## Exercises:
**a.** Decide whether each statement agrees with the passage below on data structures and data sets. For each, answer yes or no and quote the deciding words. (i) Child tiers must sum to the total of their parent node. (ii) System 420 can receive data from public data sets without public data store 530. (iii) User data set 460 may hold public data that is not part of public data sets 400 a-d.
**b.** Transcribe the part of the passage below on data structures and data sets that starts at "Referring back to" and ends at "without public data store 530.".

## Reading passage:
▬▬▬▬▬▬

FIG. 8 illustrates an embodiment of a structure for a series 740 of data wherein a series 740 may include one or many levels of data. The structure depicted in FIG. 8 is a multi-tier hierarchical data structure with multiple levels of parent-child relationships where a child tier is a subset of the parent item. Items in a child tier are designated by the addition of successive integers denoted after a decimal to the right of the integer denoting the immediately-preceding parent. The relationship between parent and child tiers may be organizational in nature, such that child tiers need not sum to the total of the parent node or have a similar one-to-one relationship.
Referring back to FIG. 5, system 420 may include public data store 530, which comprises public data formatted by public data set formatting module 520 that may be stored in computer storage media, databases, data stores or the like. System 420 also may be configured to receive data from one or more public data sets 400 directly or in real time using, for example, public data set import module 510 and public data set formatting module 520 without public data store 530.
System 420 further is extensible with respect to one or more user data sets 460. User data set 460 may include a user's data or any data that a user may possess irrespective of its source or origin. User data set 460 thus may comprise public data that is not part of public data sets 400 a-d or public data store 530. In one embodiment consistent with FIG. 5, a user data set import module 560 is provided to receive user data via operable connection 440. User data set import module 560 may include logic and a database or data store to facilitate receipt of data of various forms or formats. Operable connection 440 also may include one or more interfaces to facilitate the import and use of user data with system 420.

▬▬▬▬▬▬

## Supplied material:
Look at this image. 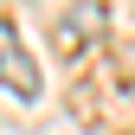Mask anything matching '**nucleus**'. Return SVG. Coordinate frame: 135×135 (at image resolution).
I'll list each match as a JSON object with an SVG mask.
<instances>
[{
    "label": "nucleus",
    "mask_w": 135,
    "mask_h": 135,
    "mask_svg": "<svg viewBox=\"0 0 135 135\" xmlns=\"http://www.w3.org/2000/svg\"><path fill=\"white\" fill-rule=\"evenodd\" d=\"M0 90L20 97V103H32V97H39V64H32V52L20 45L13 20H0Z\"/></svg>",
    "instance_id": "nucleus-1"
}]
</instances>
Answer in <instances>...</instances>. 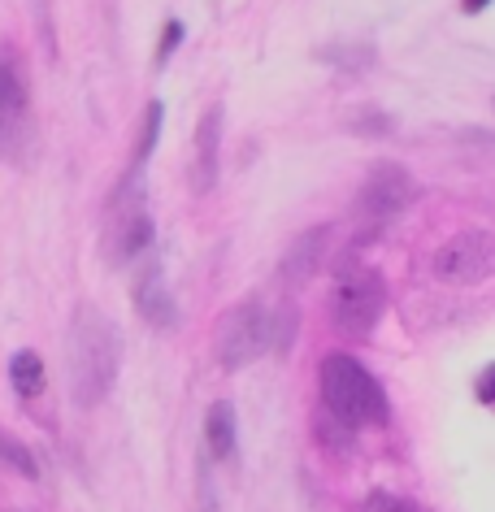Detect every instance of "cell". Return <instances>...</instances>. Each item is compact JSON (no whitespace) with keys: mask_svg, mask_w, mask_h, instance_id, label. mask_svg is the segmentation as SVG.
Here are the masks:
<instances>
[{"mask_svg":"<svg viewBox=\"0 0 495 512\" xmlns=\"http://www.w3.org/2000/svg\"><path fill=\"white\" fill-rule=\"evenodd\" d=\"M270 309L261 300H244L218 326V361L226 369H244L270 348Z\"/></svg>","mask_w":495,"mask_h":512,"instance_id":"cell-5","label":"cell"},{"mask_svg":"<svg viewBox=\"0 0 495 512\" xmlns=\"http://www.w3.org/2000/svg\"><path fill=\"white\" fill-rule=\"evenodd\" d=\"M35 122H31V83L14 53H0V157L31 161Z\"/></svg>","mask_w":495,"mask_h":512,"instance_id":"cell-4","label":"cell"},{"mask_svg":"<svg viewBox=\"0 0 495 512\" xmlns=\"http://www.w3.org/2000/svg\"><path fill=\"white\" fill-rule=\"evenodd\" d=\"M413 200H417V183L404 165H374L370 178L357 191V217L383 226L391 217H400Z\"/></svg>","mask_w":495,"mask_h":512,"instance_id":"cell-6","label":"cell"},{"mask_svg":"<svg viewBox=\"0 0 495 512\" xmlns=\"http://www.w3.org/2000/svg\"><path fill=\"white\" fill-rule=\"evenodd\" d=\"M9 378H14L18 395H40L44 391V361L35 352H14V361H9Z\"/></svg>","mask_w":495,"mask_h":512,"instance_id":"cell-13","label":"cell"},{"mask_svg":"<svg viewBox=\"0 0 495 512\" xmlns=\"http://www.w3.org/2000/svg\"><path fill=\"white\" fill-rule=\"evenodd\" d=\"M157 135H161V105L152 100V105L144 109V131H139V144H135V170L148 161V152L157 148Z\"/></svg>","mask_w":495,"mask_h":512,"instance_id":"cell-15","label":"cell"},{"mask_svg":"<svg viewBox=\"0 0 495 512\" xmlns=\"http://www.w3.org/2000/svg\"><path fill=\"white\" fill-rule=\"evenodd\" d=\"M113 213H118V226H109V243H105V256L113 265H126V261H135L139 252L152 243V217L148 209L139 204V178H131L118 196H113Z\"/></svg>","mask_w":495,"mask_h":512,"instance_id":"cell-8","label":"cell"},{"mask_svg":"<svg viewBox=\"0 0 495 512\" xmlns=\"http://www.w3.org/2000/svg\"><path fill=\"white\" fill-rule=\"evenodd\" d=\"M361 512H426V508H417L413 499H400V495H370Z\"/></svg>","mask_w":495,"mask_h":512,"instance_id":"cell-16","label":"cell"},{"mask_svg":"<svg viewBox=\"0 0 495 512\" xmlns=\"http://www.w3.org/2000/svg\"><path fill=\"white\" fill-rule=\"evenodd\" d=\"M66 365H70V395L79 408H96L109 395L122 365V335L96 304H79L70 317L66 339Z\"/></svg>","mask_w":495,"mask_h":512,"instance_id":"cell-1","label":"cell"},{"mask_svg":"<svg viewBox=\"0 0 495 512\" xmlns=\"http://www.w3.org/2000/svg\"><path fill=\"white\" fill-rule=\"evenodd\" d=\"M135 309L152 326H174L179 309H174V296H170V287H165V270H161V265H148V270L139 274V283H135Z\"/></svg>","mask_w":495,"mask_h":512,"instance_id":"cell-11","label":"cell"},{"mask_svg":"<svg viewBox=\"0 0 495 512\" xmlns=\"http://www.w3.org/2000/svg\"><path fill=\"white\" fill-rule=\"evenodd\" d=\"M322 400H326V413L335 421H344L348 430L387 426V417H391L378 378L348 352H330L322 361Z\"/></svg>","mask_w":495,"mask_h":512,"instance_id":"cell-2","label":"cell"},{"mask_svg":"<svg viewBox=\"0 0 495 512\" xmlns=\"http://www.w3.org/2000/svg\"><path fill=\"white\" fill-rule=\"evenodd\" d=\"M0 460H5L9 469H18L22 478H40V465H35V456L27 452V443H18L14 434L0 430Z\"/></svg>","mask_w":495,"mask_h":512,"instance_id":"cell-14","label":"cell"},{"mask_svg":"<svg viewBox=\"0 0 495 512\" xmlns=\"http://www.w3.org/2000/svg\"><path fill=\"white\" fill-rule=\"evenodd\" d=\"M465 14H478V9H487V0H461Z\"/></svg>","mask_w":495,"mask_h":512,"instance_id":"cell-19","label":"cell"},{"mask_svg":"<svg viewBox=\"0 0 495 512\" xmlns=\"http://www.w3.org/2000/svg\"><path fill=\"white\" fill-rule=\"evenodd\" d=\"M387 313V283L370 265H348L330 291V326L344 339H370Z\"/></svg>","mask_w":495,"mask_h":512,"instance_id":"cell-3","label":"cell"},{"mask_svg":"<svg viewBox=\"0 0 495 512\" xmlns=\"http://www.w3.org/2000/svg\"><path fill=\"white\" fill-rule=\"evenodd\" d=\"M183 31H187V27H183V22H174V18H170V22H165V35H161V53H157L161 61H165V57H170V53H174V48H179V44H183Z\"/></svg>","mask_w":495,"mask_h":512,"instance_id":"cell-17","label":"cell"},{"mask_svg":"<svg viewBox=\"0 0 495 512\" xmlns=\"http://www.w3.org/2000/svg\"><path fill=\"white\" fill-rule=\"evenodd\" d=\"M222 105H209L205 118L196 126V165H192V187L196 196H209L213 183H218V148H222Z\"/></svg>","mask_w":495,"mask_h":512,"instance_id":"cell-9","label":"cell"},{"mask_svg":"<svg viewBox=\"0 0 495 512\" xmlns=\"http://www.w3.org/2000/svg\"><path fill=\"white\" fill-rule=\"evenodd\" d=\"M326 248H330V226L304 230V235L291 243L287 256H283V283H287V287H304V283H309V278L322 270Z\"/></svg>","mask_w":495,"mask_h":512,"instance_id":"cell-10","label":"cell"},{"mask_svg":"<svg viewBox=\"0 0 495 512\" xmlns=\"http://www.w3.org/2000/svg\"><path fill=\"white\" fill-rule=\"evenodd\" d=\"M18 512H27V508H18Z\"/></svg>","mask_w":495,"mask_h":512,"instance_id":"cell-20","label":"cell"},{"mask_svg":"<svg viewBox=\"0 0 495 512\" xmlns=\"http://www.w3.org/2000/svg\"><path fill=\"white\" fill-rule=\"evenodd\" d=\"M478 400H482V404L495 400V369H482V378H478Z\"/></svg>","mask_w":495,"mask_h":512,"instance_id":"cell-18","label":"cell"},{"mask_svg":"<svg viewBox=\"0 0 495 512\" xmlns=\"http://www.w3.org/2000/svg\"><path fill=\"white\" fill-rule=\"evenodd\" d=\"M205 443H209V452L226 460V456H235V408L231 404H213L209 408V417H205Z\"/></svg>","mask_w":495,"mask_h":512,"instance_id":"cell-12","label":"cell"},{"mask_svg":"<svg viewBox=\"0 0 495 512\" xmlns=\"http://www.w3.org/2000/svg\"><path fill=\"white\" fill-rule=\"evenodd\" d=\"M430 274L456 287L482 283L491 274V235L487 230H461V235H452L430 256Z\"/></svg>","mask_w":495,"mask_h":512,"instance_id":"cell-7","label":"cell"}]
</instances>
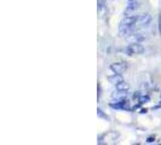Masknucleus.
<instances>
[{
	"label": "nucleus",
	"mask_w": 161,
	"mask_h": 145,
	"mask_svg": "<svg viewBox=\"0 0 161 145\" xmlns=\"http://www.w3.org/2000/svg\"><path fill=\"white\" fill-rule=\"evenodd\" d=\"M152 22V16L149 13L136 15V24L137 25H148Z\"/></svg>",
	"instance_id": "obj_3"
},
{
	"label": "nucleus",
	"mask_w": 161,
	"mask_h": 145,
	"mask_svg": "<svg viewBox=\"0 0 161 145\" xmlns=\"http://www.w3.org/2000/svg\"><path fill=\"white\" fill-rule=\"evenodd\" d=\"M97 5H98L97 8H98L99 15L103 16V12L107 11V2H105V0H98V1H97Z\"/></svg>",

▬▬▬▬▬▬

## Full answers:
**a.**
(i) No: "child tiers need not sum to the total of the parent node"
(ii) Yes: "System 420 also may be configured to receive data from one or more public data sets 400 directly or in real time using, for example, public data set import module 510 and public data set formatting module 520 without public data store 530."
(iii) Yes: "User data set 460 thus may comprise public data that is not part of public data sets 400 a-d or public data store 530."

**b.**
Referring back to FIG. 5, system 420 may include public data store 530, which comprises public data formatted by public data set formatting module 520 that may be stored in computer storage media, databases, data stores or the like. System 420 also may be configured to receive data from one or more public data sets 400 directly or in real time using, for example, public data set import module 510 and public data set formatting module 520 without public data store 530.